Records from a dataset
● ● ● ● ●
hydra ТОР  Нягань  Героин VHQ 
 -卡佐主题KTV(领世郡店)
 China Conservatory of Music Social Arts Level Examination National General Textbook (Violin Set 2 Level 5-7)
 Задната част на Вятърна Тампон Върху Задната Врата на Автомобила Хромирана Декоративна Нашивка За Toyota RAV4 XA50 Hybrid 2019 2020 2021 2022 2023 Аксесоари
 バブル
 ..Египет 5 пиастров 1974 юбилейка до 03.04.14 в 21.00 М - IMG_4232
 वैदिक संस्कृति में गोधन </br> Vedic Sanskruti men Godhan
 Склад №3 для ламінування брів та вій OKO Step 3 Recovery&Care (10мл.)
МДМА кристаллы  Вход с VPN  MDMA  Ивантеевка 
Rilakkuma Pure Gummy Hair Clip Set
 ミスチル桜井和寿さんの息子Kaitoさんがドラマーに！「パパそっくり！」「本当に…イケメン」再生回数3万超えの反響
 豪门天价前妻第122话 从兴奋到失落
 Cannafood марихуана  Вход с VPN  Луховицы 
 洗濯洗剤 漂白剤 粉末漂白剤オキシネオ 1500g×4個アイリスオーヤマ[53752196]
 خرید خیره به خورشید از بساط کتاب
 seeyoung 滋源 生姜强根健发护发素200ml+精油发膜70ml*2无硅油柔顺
● ● ● ● ●
### Aim of the exercise
Copy every line above word for word, keeping the same order.

### Exercise solution
hydra ТОР  Нягань  Героин VHQ 
 -卡佐主题KTV(领世郡店)
 China Conservatory of Music Social Arts Level Examination National General Textbook (Violin Set 2 Level 5-7)
 Задната част на Вятърна Тампон Върху Задната Врата на Автомобила Хромирана Декоративна Нашивка За Toyota RAV4 XA50 Hybrid 2019 2020 2021 2022 2023 Аксесоари
 バブル
 ..Египет 5 пиастров 1974 юбилейка до 03.04.14 в 21.00 М - IMG_4232
 वैदिक संस्कृति में गोधन </br> Vedic Sanskruti men Godhan
 Склад №3 для ламінування брів та вій OKO Step 3 Recovery&Care (10мл.)
МДМА кристаллы  Вход с VPN  MDMA  Ивантеевка 
Rilakkuma Pure Gummy Hair Clip Set
 ミスチル桜井和寿さんの息子Kaitoさんがドラマーに！「パパそっくり！」「本当に…イケメン」再生回数3万超えの反響
 豪门天价前妻第122话 从兴奋到失落
 Cannafood марихуана  Вход с VPN  Луховицы 
 洗濯洗剤 漂白剤 粉末漂白剤オキシネオ 1500g×4個アイリスオーヤマ[53752196]
 خرید خیره به خورشید از بساط کتاب
 seeyoung 滋源 生姜强根健发护发素200ml+精油发膜70ml*2无硅油柔顺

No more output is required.